In the same way: how is it possible that this same man brings several colleagues and “easy girls” to his laboratory after the convention, and between drinks they listen to parts of the tapes on which he works and that should be under seven seals? And finally, the worst: how is it possible that Caul takes one of those girls to his bed in the laboratory for the night? Isn’t he afraid for the fate of the tapes when, hungover from the night before, he gets up from her and she’s gone?

Told this way, for those who have not seen it, “The Conversation” gives the impression of being full of plot holes, and yet, miraculously, it survives them and, even seen today, resists despite this and despite the antiquity of its props as one of the most extraordinary films in Coppola’s work.
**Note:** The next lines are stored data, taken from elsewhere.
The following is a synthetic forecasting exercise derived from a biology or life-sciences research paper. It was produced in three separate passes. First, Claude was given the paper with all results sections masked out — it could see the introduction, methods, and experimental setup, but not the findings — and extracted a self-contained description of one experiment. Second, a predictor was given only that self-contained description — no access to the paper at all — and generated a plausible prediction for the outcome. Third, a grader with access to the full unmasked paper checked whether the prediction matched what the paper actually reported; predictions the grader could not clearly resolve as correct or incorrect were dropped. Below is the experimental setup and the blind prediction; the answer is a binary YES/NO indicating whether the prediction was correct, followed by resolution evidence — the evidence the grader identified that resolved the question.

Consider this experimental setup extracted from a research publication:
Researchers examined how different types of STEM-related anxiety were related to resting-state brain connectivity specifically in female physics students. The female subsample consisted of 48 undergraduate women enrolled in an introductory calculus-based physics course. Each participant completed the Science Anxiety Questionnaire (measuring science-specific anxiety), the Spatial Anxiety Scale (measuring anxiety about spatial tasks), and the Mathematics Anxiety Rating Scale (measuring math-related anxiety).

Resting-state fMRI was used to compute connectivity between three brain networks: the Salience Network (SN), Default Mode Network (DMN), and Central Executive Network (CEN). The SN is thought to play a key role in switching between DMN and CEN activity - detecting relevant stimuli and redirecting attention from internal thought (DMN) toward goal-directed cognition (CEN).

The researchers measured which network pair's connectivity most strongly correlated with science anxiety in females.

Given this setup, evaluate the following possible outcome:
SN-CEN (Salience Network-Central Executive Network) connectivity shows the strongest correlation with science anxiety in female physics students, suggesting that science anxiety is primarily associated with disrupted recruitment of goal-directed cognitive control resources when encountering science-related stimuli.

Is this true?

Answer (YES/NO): NO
Of course, a lot of it is due to Hackman’s composition, and to those infuriating details of his loneliness, his fears, his love of jazz, and his anthological final scene.

Although much is not known about the new version, at least it was anticipated that, in accordance with what the times prefer, there will not be a Harry Caul but a spy as the protagonist. Composition of such a character into a woman and not a man will pose an additional challenge for the adaptation. Along with Chandor, Erin Levy, known for her work on “Mad Men” and “Mindhunter”, will serve as showrunner. And, although Aubrey Plaza was mentioned as a candidate to play Hackman, the rumor was denied. Plaza co-stars with Adam Driver “Megalopolis”, Coppola’s long-delayed megaproject that still does not have a release date.